_CHECK YOUR UNDERSTANDING:_
**A)** According to the article on dental age estimation, how many CBCT images were evaluated in the study?
**B)** Continue the article on dental age estimation from where it stops.

*** TEXT

Original Article

Age Estimation Based on the Pulp Chamber Volume of Multi-rooted Teeth Using Cone Beam Computed Tomography

Citation: Yousefi F, Lari S, Abbas Shokri, Hashemi S, Hosseini M. Age Estimation Based on the Pulp Chamber Volume of Multi-rooted Teeth Using Cone Beam Computed Tomography. Avicenna J Dent Res. 2020;12(1):19-24. doi: 10.34172/ ajdr.2020.05.

Background

Highlights

• The volume of the molars pulp chamber in the maxilla and mandible could be used to estimate the human age.

Age estimation is a critical issue in forensic medicine for identifying corpses and to determining fake identities (1). Different body parts can be used to estimate age; however, since these body parts undergo injuries and changes under different conditions, they cananot always be used as a fixed pattern (2). Since teeth are greatly resistant to mechanical and chemical agents, physical contact, the passage of time (1,3), they remain almost intact for a long time after death (1,2) and undergo minor age-related changes and changes due to nutrition, the environment, and the individual’s living conditions (4,5). Therefore, a large number of age estimation techniques have been developed based on teeth.

The dentin–pulp complex is one of the tooth structures that reflects age-related physiological and pathological changes (2). The synthesis of secondary dentin is an age-related process and begins in the final stages of tooth calcification (6,7), resulting in the narrowing of the pulpal canals of all the teeth. Measuring these morphologic changes involves destructive processes, such as tooth extraction and tooth sectioning, which are not feasible in living individuals. Therefore, conservative techniques are used, which mainly depend on the radiographic examination of teeth (8-15). It is possible to use three-dimensional (3D) images to calculate pulp-to-tooth volume (16). Cone-beam computed tomography (CBCT) images are used to estimate the age for two reasons as follows:

1. The analysis of the pulp and tooth volumes is more reliable than the surface characteristics because the secondary dentin might not form uniformly on all the pulp surfaces; therefore, measurements made on the surfaces might yield an incorrect image of this process.

2. CBCT is an accurate technique for studying the pulp chamber and the root canal system, and it produces 3D data of teeth in living human beings by a single scanning procedure. This technique can be used in a non-destructive manner (17).

All the teeth can be used for the estimation of age. However, since the majority of previous studies have evaluated single-rooted teeth to estimate age and the human dentition consists of multi-rooted teeth too, the present study was designed to estimate age based on the pulp chamber volume of multi-rooted teeth using the CBCT technique because only limited studies are available on age estimation using the CBCT technique. In addition, no studies have been undertaken in our country on this subject based on multi-rooted teeth with a large sample size.

Materials and Methods

In the present cross-sectional study, 142 CBCT images from 77 males and 65 females, with an age range of 10-70 years, were evaluated. The images consisted of 84 maxillary first molars and 79 mandibular first molars.

******
*** INFORMATION SUPPLIED

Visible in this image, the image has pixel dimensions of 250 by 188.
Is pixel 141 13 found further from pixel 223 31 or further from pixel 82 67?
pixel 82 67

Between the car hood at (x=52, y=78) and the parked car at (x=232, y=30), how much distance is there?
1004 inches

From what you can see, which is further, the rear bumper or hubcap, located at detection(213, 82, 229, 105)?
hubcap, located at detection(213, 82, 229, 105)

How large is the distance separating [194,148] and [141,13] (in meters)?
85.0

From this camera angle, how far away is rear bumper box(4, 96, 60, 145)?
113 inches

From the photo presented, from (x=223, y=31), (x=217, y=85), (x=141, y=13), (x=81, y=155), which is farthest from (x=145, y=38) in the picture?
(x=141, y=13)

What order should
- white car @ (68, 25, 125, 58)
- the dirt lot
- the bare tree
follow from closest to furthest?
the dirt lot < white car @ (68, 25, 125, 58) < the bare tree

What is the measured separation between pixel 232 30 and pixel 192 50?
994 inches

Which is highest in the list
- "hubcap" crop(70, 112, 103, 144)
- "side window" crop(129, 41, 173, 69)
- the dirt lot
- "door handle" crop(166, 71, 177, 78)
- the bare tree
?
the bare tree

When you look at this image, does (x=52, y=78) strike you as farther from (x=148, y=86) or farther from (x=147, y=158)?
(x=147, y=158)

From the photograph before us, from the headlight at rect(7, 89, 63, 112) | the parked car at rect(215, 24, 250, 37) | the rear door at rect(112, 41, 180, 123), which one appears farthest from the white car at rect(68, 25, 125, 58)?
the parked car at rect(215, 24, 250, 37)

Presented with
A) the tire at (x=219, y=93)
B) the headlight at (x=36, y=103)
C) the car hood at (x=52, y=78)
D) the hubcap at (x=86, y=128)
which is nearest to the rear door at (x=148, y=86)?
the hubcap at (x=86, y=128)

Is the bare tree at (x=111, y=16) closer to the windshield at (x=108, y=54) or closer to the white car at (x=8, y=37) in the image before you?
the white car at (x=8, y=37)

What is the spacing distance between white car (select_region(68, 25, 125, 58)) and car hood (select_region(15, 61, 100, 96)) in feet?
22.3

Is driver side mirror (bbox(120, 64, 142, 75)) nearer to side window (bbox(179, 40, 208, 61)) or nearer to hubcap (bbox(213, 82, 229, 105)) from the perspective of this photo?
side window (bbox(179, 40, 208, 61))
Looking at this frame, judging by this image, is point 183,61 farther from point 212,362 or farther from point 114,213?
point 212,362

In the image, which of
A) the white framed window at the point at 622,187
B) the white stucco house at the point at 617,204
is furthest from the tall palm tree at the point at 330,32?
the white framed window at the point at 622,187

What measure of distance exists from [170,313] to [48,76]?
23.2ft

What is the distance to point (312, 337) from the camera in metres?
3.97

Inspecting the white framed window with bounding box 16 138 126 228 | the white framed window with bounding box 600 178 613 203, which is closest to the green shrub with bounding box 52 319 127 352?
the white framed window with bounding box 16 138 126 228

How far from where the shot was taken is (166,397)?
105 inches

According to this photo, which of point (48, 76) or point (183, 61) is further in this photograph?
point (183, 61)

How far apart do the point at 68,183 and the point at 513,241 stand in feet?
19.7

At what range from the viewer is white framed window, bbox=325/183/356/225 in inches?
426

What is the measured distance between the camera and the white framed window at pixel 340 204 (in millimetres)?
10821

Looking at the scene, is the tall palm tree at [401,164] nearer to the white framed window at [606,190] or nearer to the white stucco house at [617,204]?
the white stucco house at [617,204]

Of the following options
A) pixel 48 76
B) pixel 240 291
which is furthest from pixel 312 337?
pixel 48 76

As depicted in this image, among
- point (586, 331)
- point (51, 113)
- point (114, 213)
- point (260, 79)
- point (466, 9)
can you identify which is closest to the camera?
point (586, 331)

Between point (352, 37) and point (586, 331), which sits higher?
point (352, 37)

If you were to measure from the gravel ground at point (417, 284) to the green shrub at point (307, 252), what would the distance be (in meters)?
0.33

******
*** INFORMATION SUPPLIED

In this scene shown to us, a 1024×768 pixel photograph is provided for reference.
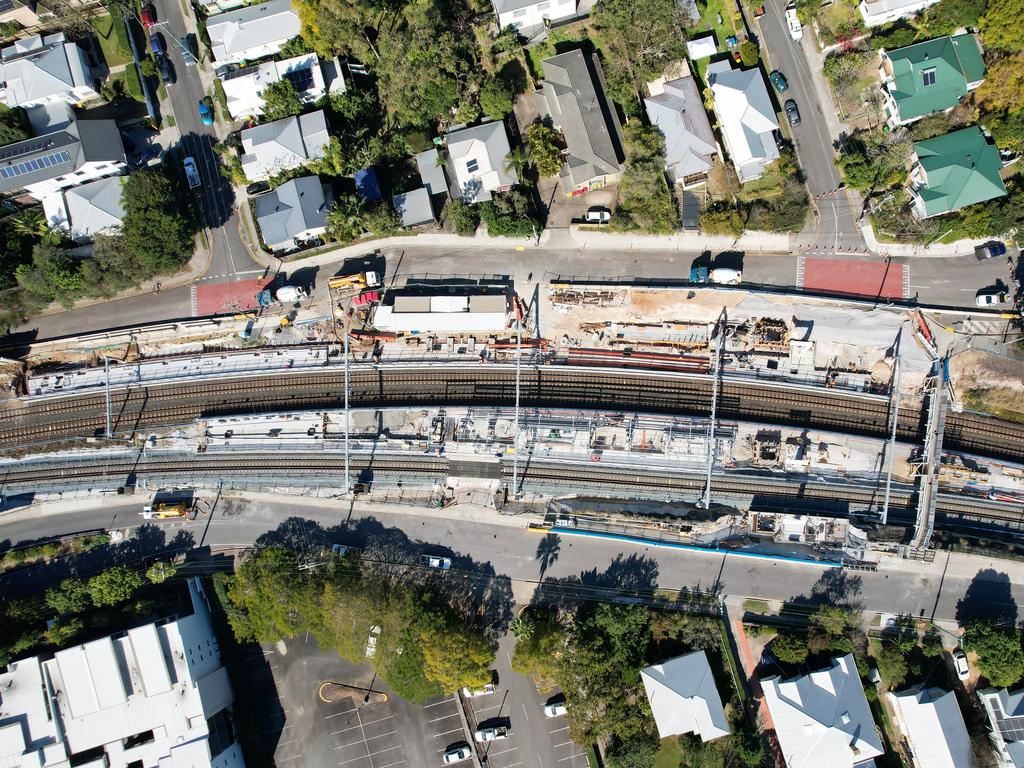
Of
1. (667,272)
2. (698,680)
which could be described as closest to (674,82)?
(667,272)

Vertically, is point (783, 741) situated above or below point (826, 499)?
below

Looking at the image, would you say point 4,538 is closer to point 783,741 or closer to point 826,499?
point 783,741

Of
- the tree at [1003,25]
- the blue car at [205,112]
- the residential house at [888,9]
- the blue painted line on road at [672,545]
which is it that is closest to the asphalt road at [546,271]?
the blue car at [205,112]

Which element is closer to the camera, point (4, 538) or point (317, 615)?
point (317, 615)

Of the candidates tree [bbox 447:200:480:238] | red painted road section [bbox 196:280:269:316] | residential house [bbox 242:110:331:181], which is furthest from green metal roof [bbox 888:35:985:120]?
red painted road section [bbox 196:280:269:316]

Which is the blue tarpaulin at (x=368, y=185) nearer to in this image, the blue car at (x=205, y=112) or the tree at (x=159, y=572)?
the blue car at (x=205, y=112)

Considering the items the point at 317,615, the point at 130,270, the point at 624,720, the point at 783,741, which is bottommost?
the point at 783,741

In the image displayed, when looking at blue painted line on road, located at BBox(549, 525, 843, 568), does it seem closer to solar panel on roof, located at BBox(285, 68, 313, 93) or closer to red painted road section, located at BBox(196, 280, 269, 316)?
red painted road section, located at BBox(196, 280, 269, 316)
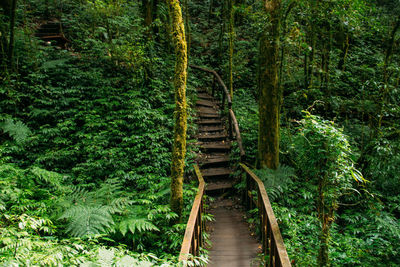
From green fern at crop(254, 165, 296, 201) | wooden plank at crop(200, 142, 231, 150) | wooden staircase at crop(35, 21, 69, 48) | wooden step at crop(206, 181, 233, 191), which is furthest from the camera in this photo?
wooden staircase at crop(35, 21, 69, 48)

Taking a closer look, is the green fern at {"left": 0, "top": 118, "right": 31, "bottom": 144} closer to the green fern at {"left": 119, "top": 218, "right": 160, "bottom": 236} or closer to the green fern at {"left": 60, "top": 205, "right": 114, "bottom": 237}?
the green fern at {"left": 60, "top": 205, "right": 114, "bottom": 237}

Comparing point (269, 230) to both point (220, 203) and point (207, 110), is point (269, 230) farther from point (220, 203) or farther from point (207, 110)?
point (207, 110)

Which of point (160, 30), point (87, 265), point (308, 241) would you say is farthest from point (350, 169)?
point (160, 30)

******
*** INFORMATION SUPPLIED

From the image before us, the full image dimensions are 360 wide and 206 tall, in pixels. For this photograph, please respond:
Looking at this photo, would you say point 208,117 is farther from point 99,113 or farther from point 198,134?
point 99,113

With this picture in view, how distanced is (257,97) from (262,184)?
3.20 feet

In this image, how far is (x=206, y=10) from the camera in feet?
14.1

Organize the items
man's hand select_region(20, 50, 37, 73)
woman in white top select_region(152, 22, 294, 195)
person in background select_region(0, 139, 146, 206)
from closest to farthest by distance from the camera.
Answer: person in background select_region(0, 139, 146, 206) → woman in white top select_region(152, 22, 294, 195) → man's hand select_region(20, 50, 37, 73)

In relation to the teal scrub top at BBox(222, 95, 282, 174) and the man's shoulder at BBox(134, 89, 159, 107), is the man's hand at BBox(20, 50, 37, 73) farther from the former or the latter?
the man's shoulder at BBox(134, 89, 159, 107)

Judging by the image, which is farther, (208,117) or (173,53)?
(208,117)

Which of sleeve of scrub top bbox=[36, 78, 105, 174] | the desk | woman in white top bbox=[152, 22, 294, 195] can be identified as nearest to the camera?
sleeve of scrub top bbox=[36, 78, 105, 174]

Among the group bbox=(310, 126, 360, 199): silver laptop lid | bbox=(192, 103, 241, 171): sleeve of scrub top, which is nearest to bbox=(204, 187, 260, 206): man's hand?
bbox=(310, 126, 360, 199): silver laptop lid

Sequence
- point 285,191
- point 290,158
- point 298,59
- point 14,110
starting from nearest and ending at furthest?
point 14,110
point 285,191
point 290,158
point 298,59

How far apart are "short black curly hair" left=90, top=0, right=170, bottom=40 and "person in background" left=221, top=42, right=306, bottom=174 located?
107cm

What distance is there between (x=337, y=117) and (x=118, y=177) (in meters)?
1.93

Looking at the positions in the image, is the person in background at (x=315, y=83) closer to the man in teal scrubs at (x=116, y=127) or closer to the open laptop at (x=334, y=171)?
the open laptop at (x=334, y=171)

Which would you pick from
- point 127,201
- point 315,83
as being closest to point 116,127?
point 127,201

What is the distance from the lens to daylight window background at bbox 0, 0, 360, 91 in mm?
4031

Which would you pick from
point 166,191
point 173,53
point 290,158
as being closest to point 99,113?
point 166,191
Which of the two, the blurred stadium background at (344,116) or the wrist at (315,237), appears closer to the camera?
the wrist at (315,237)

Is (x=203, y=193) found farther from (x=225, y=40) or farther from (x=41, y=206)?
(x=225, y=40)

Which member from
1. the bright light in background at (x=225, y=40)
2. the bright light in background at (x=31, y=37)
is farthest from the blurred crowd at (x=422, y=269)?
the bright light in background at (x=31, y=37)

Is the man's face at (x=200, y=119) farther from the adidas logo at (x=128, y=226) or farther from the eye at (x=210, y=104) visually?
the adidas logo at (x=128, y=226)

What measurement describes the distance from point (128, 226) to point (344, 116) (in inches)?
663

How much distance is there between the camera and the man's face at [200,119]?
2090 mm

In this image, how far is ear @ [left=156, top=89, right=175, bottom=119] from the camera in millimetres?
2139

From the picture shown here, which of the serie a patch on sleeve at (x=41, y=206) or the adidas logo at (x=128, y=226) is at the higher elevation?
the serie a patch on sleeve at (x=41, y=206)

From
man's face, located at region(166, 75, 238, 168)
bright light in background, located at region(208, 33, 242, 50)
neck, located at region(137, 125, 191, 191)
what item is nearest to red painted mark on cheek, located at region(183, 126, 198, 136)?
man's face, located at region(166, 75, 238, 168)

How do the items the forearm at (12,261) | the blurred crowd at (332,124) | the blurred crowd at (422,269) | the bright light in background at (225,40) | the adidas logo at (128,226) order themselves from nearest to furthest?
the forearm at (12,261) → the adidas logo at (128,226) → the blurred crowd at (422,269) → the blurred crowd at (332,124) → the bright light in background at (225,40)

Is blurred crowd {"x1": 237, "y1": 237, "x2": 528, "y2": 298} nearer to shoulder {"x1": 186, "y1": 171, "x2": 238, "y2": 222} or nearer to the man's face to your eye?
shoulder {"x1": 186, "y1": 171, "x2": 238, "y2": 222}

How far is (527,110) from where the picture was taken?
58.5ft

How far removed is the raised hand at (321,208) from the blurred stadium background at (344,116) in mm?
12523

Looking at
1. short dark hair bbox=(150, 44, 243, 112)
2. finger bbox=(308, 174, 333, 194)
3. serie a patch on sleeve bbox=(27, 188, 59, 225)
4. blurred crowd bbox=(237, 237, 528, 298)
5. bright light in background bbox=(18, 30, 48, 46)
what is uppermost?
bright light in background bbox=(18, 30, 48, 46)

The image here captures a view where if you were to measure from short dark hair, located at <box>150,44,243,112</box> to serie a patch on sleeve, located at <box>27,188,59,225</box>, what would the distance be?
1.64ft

******

_ACTIVITY ANSWERS:_
**A)** 142 CBCT images

**B)**
The inclusion criteria were as follows:

• Teeth without extensive caries because it might induce pulp chamber regression, resulting in a decrease in its volume.

• Teeth without extensive erosion because it affects the pulp chamber volume.

• Teeth without extensive restorations; the secondary effects of restorative materials result in irreversible structural and biochemical changes in the tooth pulp in some cases.

• Absence of artifacts related to metallic restorations on the tooth in question because artifacts change the resolution of the images, making it difficult to evaluate the samples

• Absence of pulpal calcification because it also affects the tooth pulp volume.

Teeth that were not fully erupted, and teeth with open apices were excluded from the study due to the absence of pulpal stability.

In each subject, all the first molar teeth were analyzed. The subjects were assigned to the following age groups: 10–19, 20–29, 30–39, 40–49, 50–59, and 60–70 years.

The sample size was estimated to be 150 based on similar studies (17,18). All the CBCT images were taken using the CRANEX 3D system (Soredex, Tuusula, Finland) at kVp=90, mA=8, and exposure time of 6.12 and saved in OnDemand software. All the images were converted into the DICOM format and saved in the semi-automatic segmentation software (ITK-SNAP 3.60-beta), which is a useful tool to manually or automatically separate the anatomic structures on medical 3D images and to accurately determine the volume of certain structures. The software is free and available at www.itksnap.org. The paintbrush mode of the tool was used to half-automatically segment the images.

To prevent the effect of the root pulps of the first molars and facilitate the procedural steps, the pulp chamber floor was placed on the plane of the section, and the root pulp was eliminated so that only the volume of the pulp chamber was calculated (Figure 1). Finally, the volume of the colored segment was calculated through the segmentation>volumes and statistics pathway (Figure 2).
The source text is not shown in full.